*Assigned task*
Down to the last line, repeat the data below exactly.

*Extracted records*
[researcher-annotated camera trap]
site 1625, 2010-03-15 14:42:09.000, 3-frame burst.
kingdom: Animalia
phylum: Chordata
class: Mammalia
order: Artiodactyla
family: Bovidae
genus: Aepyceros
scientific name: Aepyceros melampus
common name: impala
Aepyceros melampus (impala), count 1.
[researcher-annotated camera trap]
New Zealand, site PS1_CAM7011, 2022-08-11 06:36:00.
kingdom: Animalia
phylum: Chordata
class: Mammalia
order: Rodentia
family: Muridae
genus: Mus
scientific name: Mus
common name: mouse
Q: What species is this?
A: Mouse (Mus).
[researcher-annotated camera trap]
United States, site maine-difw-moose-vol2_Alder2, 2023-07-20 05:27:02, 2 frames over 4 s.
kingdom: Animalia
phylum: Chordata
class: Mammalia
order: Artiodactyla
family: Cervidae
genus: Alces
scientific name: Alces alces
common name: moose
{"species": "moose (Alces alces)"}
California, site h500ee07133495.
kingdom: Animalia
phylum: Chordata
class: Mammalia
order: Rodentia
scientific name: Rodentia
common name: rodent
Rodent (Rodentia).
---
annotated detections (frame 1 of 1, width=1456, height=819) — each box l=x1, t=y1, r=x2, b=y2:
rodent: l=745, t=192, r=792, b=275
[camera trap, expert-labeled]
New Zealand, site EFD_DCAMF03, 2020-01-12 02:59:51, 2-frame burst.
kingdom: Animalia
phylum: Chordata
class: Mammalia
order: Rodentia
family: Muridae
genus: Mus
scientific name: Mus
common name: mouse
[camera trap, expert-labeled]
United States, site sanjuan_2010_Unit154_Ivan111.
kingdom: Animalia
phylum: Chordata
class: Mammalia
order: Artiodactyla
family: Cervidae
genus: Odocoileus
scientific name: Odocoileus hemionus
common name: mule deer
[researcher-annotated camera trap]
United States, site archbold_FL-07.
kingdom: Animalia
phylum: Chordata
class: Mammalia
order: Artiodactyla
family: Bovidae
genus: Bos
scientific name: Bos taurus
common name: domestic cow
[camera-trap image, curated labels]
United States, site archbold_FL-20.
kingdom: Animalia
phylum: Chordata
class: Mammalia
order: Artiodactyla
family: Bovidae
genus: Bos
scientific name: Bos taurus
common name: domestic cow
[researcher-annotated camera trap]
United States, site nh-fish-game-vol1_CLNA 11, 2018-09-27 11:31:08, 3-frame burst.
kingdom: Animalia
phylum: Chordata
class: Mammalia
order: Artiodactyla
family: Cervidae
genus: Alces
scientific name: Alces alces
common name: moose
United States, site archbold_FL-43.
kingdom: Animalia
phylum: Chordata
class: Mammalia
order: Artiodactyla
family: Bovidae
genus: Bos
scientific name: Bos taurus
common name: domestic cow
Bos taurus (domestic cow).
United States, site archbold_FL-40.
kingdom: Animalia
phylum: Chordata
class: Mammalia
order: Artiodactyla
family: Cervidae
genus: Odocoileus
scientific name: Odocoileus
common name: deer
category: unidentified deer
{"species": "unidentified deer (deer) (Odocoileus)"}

*Solution for this problem*
[researcher-annotated camera trap]
site 1625, 2010-03-15 14:42:09.000, 3-frame burst.
kingdom: Animalia
phylum: Chordata
class: Mammalia
order: Artiodactyla
family: Bovidae
genus: Aepyceros
scientific name: Aepyceros melampus
common name: impala
Aepyceros melampus (impala), count 1.
[researcher-annotated camera trap]
New Zealand, site PS1_CAM7011, 2022-08-11 06:36:00.
kingdom: Animalia
phylum: Chordata
class: Mammalia
order: Rodentia
family: Muridae
genus: Mus
scientific name: Mus
common name: mouse
Q: What species is this?
A: Mouse (Mus).
[researcher-annotated camera trap]
United States, site maine-difw-moose-vol2_Alder2, 2023-07-20 05:27:02, 2 frames over 4 s.
kingdom: Animalia
phylum: Chordata
class: Mammalia
order: Artiodactyla
family: Cervidae
genus: Alces
scientific name: Alces alces
common name: moose
{"species": "moose (Alces alces)"}
California, site h500ee07133495.
kingdom: Animalia
phylum: Chordata
class: Mammalia
order: Rodentia
scientific name: Rodentia
common name: rodent
Rodent (Rodentia).
---
annotated detections (frame 1 of 1, width=1456, height=819) — each box l=x1, t=y1, r=x2, b=y2:
rodent: l=745, t=192, r=792, b=275
[camera trap, expert-labeled]
New Zealand, site EFD_DCAMF03, 2020-01-12 02:59:51, 2-frame burst.
kingdom: Animalia
phylum: Chordata
class: Mammalia
order: Rodentia
family: Muridae
genus: Mus
scientific name: Mus
common name: mouse
[camera trap, expert-labeled]
United States, site sanjuan_2010_Unit154_Ivan111.
kingdom: Animalia
phylum: Chordata
class: Mammalia
order: Artiodactyla
family: Cervidae
genus: Odocoileus
scientific name: Odocoileus hemionus
common name: mule deer
[researcher-annotated camera trap]
United States, site archbold_FL-07.
kingdom: Animalia
phylum: Chordata
class: Mammalia
order: Artiodactyla
family: Bovidae
genus: Bos
scientific name: Bos taurus
common name: domestic cow
[camera-trap image, curated labels]
United States, site archbold_FL-20.
kingdom: Animalia
phylum: Chordata
class: Mammalia
order: Artiodactyla
family: Bovidae
genus: Bos
scientific name: Bos taurus
common name: domestic cow
[researcher-annotated camera trap]
United States, site nh-fish-game-vol1_CLNA 11, 2018-09-27 11:31:08, 3-frame burst.
kingdom: Animalia
phylum: Chordata
class: Mammalia
order: Artiodactyla
family: Cervidae
genus: Alces
scientific name: Alces alces
common name: moose
United States, site archbold_FL-43.
kingdom: Animalia
phylum: Chordata
class: Mammalia
order: Artiodactyla
family: Bovidae
genus: Bos
scientific name: Bos taurus
common name: domestic cow
Bos taurus (domestic cow).
United States, site archbold_FL-40.
kingdom: Animalia
phylum: Chordata
class: Mammalia
order: Artiodactyla
family: Cervidae
genus: Odocoileus
scientific name: Odocoileus
common name: deer
category: unidentified deer
{"species": "unidentified deer (deer) (Odocoileus)"}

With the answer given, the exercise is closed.